Nash and Thompson are part of a growing trend across the country of just saying no to diet sodas. Store sales have dropped nearly 7 percent over the past year according to Wells Fargo/Nielsen. London-based consumer researcher Mintel says that even with price increases, there has been a 2.8 percent decline in dollar sales from 2010-12.
The biggest factor appears to be growing concern over artificial sweeteners, specifically aspartame, which more and more people are claiming is unhealthy.
But is it?
Dana Small, an associate professor of psychiatry at Yale Medical School, has been studying artificial sweeteners. She says that while such sweeteners will cause people to consume fewer calories, the long-term effects aren’t known. “It’s not clear that artificial sweeteners help reduce weight.” There’s no indication that they cause weight gain, either, but she does say there’s clear evidence that they have physiological effects that are “potentially deleterious” to one’s metabolism.

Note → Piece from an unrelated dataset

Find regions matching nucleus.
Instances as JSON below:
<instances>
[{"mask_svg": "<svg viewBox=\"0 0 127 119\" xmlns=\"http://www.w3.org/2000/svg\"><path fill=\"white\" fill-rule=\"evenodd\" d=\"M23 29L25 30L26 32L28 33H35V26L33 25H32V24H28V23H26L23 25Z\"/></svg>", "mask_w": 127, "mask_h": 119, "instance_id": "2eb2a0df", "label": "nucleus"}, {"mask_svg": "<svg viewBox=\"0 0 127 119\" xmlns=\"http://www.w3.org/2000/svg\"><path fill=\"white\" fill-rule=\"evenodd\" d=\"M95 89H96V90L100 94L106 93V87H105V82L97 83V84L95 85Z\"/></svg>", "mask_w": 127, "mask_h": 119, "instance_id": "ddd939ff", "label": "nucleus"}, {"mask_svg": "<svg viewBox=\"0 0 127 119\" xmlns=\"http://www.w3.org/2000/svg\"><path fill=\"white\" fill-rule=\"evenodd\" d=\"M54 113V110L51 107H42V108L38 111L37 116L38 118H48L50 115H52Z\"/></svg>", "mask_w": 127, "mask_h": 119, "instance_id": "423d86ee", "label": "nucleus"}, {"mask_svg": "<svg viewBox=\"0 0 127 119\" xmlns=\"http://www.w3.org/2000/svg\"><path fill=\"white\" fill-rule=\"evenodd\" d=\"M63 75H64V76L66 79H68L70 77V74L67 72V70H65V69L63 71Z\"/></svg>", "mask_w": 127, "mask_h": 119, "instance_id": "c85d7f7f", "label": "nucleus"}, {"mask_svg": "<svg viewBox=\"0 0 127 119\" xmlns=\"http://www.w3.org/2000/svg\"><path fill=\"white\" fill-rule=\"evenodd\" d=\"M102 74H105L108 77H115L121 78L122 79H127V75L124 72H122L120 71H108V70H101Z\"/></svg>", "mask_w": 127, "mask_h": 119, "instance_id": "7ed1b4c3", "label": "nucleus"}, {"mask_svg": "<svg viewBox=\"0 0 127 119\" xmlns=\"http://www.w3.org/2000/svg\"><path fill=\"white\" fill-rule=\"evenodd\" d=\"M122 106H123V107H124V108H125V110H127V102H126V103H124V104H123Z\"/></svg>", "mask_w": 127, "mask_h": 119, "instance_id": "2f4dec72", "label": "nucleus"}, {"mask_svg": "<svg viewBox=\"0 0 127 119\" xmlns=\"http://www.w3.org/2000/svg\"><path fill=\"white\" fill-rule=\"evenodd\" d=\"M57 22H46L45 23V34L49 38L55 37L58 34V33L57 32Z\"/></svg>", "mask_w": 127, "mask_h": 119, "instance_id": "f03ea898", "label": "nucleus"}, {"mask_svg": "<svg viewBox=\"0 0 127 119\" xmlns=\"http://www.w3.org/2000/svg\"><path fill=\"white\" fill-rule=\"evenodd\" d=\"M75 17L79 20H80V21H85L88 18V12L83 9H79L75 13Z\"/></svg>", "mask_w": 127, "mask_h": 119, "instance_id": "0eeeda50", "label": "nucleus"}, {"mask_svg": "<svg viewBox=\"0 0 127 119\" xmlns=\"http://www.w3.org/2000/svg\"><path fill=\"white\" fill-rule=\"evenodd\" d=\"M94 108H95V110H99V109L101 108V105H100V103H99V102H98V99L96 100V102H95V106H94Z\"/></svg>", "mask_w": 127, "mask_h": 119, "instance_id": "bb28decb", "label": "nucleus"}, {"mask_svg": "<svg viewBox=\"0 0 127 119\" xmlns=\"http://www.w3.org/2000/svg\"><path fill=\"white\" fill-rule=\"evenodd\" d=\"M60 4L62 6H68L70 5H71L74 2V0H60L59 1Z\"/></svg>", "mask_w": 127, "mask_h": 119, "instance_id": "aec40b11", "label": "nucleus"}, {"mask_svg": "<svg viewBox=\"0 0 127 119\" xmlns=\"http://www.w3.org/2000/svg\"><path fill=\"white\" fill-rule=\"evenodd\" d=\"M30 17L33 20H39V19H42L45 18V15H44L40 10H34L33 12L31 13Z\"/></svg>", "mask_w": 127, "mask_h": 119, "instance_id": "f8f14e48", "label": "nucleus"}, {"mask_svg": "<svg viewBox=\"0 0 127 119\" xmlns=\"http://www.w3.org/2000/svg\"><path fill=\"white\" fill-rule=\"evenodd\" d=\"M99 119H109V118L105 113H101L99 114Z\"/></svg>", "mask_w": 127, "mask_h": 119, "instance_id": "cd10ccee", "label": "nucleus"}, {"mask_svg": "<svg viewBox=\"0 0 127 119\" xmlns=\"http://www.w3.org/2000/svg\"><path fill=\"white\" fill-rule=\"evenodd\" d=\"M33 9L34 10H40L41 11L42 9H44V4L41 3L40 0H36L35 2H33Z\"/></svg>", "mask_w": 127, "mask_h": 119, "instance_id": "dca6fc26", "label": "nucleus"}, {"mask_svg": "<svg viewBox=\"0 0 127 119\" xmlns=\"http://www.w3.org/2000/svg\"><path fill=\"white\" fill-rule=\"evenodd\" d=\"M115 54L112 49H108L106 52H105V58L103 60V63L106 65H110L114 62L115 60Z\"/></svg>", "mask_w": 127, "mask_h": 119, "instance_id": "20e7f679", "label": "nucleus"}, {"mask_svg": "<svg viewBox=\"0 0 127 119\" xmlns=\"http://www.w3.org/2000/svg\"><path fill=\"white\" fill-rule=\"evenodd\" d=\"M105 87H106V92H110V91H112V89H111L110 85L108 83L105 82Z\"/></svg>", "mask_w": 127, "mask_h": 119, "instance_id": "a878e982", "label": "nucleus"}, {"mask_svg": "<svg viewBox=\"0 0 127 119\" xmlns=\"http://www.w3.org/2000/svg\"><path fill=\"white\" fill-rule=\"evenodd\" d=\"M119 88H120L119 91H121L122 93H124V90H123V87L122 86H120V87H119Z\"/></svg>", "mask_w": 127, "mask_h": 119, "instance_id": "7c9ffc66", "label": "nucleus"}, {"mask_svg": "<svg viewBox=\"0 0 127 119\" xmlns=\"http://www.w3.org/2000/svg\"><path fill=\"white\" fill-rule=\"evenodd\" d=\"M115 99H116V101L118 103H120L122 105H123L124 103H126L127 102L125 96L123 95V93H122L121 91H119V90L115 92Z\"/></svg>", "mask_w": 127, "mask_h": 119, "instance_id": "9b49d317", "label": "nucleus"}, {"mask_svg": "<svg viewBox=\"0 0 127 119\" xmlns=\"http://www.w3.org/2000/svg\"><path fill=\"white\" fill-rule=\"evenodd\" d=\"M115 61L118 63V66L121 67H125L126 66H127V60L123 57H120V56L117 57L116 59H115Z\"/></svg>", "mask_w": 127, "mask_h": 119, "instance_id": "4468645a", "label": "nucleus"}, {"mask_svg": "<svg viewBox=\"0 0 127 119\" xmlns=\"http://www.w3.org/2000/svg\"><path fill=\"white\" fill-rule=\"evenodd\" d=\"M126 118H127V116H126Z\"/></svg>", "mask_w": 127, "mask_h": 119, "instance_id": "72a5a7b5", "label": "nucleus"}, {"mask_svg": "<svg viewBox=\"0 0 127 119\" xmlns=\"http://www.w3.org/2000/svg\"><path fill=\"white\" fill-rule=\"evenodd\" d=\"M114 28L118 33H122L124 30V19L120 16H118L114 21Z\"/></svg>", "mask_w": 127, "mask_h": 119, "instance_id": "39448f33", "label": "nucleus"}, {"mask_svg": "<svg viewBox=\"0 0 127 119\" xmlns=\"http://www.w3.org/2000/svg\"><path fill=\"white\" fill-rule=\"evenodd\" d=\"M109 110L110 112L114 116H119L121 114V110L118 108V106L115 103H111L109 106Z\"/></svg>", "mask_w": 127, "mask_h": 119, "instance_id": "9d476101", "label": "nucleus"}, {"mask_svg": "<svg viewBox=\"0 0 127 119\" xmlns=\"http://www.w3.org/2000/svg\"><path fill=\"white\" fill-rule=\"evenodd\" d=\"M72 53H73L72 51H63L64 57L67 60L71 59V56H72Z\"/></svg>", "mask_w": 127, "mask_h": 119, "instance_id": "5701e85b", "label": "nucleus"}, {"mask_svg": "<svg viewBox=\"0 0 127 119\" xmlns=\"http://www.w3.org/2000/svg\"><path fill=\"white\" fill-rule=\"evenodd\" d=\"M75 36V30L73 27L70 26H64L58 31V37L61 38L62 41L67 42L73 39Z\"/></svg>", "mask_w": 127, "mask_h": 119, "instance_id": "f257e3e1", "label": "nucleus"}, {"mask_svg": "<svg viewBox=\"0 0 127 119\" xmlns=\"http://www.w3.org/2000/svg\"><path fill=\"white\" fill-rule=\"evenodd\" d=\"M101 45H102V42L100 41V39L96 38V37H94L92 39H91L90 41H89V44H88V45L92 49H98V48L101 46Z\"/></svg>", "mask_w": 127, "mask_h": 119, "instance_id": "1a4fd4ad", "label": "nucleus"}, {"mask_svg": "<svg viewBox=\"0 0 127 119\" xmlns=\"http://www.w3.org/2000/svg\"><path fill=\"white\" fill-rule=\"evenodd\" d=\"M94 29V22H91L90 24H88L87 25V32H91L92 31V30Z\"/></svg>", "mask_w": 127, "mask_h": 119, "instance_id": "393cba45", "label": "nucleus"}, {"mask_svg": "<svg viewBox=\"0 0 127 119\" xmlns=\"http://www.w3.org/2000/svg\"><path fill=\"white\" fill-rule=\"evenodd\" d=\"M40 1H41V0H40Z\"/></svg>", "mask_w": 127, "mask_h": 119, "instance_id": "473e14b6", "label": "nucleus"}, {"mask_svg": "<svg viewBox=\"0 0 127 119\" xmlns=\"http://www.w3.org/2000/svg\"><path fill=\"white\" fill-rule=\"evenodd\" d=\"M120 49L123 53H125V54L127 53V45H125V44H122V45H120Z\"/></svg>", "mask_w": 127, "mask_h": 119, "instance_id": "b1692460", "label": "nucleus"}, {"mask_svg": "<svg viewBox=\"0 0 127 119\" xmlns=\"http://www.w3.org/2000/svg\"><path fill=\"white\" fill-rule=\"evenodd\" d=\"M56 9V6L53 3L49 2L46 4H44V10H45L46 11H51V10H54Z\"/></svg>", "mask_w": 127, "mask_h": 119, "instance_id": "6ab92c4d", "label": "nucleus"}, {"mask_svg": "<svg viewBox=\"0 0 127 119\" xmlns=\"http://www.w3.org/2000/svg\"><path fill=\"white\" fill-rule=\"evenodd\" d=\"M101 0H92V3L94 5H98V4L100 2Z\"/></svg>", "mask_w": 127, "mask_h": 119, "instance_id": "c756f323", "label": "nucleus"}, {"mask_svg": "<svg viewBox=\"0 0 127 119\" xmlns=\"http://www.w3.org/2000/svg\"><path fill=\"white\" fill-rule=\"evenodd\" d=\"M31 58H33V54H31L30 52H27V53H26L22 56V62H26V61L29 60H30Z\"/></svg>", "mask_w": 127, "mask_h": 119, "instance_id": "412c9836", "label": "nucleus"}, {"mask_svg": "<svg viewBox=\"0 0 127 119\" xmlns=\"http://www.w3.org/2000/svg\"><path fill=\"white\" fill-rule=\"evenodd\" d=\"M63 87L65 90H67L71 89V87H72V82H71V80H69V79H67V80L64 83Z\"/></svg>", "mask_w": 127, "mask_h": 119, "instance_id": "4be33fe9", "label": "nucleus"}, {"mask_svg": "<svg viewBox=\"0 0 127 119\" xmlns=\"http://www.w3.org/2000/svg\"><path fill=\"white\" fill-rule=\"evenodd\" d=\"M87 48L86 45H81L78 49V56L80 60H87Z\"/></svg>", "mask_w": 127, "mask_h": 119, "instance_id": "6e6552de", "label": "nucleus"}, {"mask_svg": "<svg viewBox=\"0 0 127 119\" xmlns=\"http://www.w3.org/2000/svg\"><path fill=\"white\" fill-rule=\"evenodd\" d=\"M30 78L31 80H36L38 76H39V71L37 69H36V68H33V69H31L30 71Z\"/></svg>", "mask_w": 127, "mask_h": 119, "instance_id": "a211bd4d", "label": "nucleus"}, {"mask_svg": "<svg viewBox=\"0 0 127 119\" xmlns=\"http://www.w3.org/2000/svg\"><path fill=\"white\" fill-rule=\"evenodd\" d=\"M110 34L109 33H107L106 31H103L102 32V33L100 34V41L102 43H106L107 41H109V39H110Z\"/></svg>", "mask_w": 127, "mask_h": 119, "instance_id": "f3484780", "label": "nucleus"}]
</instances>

Of the many diet soda studies that have been done, the most oft-cited is one published by Purdue University professors Susan Swithers and Terry Davidson this past spring. In it, Swithers said that findings from a variety of studies show that routine consumption of diet sodas, even one per day, “can be connected to higher likelihood of heart disease, stroke, diabetes, metabolic syndrome and high blood pressure, in addition to contributing to weight gain.”
The weight gain reference is significant in itself, since the whole idea of drinking something without any calories is that it won’t be fattening.
The American Beverage Association blasted Swithers’ report, calling it an opinion piece, not a scientific study. “Low-calorie sweeteners are some of the most studied and reviewed ingredients in the food supply today,” the organization said in a statement. “They are a safe and an effective tool in weight loss and weight management, according to decades of scientific research and regulatory agencies around the globe.”
Yale’s Dana Small says that the problem with studies showing no ill effects from consuming diet soda is that they aren’t addressing all of the relevant questions. She’s not ready to say definitely that diet soda is bad for you, but feels there’s enough information out there now to be concerned.
But just when it seems like the evidence is overwhelming against artificial sweeteners, you get a study like one just recently conducted by the the University of Adelaide School of Medicine in Australia.
“In our most recent study involving healthy men, we found that the gut’s response to artificially sweetened drinks was neutral — it was no different to drinking a glass of water,” says Professor Chris Rayner, author of the study and a consultant gastroenterologist at the Royal Adelaide Hospital.
“The fact is, the human studies have been unclear as to whether artificial sweeteners have a positive or negative effect, and this is why we’re keen to better understand what’s happening in our bodies,” he added.
Toni Thompson says she’s still aware of how tempting diet soda can be.
“You know what? There’s a denial. You want to do it,” she says of her relationship with diet soda. “When I see a Diet Coke can, I can feel my addiction.”
But now she’s not only off diet soda, she’s also stopped drinking coffee or alcohol. Her one vice: dark chocolate.
Let’s hope for her sake that no one’s about to issue an anti-chocolate report.